仲居さんが足りない!温泉旅館のあり方も曲がり角に

兵庫県の主要温泉地が働き手確保に情報発信

 兵庫県が観光産業を担う人材確保に工夫を凝らしている。訪日外国人(インバウンド)旅行者の増加とともに、日本ならではのサービス「おもてなし」を実践できる人材が求められる。それだけに有馬温泉や宝塚歌劇など全国有数の観光資源を有する県内旅館業者は、働き手の確保に悩む。県は旅館組合などと協力し、広報組織「旅館の魅力を伝え隊」を結成。仕事のやりがいや魅力を発信し、人材確保につなげる。(神戸・大原佑美子)

 少子高齢化が進み、兵庫県でも人口減少が深刻化している。定住者が減れば消費が落ち込み、地域経済の根幹に関わる。井戸敏三知事は対策の一つとして「観光などを通じた“交流人口”の増加」に力を入れる。地域の外から消費を支える人口を呼び込むには、観光産業の担い手が不可欠。働き手不足は県にとって大きな課題だ。

有名温泉も苦境


 7月、大阪市で開かれた合同企業説明会に県内10の旅館が集まって出展。延べ324人が来場した。出展した有馬温泉月光園(神戸市北区)は「来春入社予定の内定者から辞退が相次いだ」(大久保寿典総務課課長)。雇用環境は四十数年ぶりという売り手市場。同社は現状、派遣社員などで補充しているが「期限があり費用も高い。プロパー社員を育てたい」との思いは強い。

 この合同企業説明会に「旅館の魅力を伝え隊」のメンバーも、実際の制服姿で参加し学生を案内した。同隊は有馬温泉、淡路島洲本温泉、宝塚温泉など県内主要温泉地の旅館組合などから推薦された、旅館業に携わる5人の若手社員で結成。企業説明会などで学生に旅館業の魅力を伝えるほか、PR冊子や動画に出演する。

競争から連携へ


 淡路インターナショナルホテルザ・サンプラザ(洲本市)社長室室長兼広報担当の樫本三佳さんは、同隊員の一人。「顧客の記憶に残る仕事」にやりがいを感じている。業務を時間軸で説明し「楽しさややりがいを分かりやすく伝えたい」と意気込む。

 ホテルニューアワジ(同)の前田真一統括人事課課長は「観光を軸にして兵庫や旅館などを広く学生に知ってもらうきっかけが必要だった」と解説する。旅館単体で人員を取り合うといった競争よりも、「地域に根ざした産業」であることを訴求する取り組みに期待する。

 奥城崎シーサイドホテル(豊岡市)の森上光春支配人は「社員の定着率は良い」と前置きし、インバウンドなどで予約が増え「サービスの質を落とさないため」に増員が必要だという。ITを導入し業務を効率化する上でも若い人材が不可欠だ。

激務の印象拭う


 県は第二新卒や子育て後の仕事復帰を考える女性などを狙い、旅館の就労環境や現場を視察するバスツアー、インターンシップ(就業体験)を秋から来春に向け実施する。部屋食や客室係の手厚いサービスは日本の旅館ならでは。働き手には「大変」「不規則」などのイメージがついてまわる。そのイメージを払拭(ふっしょく)し、やりがいや楽しさを伝えられるかどうか。県と業界の模索が続く。

日刊工業新聞2017年8月10日

尾本 憲由

尾本 憲由
08月11日
この記事のファシリテーター

「温泉総選挙2016」で、兵庫県の城崎温泉がインバウンド部門で第1位。

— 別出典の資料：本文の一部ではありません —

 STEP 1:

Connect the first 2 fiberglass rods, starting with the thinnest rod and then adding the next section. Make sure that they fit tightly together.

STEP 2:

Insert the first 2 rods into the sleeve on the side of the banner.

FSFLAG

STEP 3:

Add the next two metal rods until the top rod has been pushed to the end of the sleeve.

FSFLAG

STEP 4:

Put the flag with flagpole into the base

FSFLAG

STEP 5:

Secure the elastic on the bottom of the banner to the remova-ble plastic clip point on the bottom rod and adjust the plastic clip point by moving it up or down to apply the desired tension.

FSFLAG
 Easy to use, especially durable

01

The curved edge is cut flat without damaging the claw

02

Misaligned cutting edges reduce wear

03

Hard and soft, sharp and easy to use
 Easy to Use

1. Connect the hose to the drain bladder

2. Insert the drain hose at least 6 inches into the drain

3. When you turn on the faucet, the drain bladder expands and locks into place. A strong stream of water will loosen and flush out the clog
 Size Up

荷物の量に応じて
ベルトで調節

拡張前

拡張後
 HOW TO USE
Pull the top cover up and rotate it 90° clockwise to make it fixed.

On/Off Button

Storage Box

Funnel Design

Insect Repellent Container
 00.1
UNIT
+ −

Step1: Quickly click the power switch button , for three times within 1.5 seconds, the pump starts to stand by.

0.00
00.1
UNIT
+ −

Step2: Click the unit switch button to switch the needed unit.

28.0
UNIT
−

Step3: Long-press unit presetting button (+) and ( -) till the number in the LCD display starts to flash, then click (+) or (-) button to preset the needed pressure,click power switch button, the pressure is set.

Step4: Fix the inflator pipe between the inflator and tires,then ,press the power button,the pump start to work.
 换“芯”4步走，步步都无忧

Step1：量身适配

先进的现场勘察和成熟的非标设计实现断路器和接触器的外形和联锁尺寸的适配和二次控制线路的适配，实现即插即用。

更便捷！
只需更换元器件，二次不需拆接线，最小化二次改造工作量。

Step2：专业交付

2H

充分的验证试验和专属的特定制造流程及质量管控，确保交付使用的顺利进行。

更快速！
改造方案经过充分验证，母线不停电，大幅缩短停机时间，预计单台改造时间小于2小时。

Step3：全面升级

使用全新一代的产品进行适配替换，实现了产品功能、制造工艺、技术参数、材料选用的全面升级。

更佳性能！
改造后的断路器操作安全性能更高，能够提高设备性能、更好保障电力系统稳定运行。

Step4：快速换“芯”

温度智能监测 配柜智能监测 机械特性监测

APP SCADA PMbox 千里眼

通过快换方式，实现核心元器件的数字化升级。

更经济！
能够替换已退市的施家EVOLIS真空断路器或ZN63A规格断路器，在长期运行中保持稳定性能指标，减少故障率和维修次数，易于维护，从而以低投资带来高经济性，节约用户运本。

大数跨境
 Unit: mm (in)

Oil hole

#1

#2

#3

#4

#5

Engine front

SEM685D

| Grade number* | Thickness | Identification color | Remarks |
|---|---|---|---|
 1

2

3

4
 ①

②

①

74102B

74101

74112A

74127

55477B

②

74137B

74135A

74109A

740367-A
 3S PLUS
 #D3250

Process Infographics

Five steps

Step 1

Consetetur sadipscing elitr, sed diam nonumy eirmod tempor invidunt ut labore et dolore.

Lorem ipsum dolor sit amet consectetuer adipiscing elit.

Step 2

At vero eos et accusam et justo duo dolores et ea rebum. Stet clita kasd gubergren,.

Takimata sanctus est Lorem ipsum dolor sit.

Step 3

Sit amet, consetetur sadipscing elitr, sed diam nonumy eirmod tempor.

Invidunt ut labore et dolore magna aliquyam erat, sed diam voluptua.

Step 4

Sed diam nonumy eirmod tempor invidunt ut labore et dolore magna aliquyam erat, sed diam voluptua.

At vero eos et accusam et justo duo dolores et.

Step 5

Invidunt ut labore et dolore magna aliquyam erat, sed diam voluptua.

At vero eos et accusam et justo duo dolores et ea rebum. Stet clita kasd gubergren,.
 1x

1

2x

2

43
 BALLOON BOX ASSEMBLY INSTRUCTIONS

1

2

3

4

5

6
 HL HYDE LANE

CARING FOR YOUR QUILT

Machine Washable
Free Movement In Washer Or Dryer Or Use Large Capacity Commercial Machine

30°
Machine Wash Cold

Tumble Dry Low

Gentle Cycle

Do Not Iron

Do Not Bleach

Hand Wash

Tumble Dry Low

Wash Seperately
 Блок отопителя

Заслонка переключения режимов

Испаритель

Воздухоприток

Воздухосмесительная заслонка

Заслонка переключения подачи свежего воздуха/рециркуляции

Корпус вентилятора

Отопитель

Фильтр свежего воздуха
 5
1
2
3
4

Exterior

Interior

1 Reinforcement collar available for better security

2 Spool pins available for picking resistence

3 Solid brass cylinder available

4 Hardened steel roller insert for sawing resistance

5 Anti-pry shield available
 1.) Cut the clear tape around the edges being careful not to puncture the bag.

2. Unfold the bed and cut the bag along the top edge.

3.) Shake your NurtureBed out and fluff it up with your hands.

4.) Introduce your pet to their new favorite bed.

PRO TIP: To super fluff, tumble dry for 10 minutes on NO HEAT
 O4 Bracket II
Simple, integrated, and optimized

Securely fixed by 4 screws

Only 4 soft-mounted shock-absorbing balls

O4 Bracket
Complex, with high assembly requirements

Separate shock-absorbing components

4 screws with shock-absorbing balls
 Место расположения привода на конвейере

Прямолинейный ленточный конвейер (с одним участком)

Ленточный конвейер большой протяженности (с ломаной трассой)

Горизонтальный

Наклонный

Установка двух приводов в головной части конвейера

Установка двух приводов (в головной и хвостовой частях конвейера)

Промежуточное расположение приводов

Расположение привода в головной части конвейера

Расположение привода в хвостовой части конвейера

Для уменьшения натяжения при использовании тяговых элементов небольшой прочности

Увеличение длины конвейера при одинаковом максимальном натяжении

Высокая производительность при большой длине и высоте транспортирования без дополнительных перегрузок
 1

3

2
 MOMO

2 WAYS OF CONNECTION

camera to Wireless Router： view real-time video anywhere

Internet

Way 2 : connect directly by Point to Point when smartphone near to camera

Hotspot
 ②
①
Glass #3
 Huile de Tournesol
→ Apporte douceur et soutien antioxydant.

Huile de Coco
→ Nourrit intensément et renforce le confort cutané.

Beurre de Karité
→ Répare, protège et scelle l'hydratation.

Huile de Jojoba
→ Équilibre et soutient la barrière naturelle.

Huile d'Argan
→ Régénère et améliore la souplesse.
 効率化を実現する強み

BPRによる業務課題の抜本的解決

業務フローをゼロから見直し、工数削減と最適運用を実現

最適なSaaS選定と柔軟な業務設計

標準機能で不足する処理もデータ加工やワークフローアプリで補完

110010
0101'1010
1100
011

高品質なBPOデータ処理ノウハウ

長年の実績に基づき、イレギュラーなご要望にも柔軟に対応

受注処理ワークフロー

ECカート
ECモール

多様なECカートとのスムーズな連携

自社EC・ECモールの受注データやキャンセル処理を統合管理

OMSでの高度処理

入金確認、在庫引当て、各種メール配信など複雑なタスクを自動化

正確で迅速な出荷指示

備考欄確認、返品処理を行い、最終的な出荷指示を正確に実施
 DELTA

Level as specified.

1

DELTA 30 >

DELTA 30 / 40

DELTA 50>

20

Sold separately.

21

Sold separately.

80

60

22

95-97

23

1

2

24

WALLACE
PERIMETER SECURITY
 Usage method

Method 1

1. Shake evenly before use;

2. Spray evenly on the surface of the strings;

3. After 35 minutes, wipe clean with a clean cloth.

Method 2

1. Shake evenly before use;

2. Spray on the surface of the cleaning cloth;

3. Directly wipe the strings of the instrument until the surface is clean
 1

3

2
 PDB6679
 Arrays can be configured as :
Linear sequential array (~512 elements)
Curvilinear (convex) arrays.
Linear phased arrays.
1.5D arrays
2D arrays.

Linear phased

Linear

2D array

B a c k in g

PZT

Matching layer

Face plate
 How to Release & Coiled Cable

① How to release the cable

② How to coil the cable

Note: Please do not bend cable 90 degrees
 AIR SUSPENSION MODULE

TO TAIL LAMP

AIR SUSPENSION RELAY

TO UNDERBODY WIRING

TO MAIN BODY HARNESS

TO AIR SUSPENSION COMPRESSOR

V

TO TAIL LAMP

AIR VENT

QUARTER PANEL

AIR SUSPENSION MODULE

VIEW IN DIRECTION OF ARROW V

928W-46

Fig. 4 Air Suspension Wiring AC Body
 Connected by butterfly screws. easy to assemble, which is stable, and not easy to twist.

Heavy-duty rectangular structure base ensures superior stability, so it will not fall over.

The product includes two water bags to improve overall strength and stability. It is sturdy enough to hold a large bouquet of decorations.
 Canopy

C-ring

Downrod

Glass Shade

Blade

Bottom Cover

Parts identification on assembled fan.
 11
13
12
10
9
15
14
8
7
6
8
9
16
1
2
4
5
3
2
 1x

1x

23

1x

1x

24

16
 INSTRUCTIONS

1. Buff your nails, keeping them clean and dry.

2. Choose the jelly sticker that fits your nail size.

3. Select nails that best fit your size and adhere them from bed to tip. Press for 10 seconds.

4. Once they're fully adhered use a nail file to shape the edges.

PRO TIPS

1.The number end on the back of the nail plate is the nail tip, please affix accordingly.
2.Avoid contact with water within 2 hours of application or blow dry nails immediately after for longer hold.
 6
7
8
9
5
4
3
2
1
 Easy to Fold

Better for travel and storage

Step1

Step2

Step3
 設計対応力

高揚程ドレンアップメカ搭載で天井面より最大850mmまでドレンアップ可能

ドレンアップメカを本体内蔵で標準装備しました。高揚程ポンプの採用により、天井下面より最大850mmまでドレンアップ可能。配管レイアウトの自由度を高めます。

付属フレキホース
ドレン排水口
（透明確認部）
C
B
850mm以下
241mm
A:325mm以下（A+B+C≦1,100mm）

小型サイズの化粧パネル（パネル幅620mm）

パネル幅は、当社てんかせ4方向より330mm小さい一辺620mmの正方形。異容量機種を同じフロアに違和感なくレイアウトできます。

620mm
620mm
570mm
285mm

4年間で外国人観光客が30倍に増加したとか。一方、大勢連れ立って温泉に社員旅行なんていう時代はもはや遠くに過ぎ去った。働き手確保もたいへんだろうが、それ以上に新しい時代に対応した「おもてなし」を磨いていかなければならない、なんてことを思います。ただただ、カニの季節が待ち遠しいですが・・・。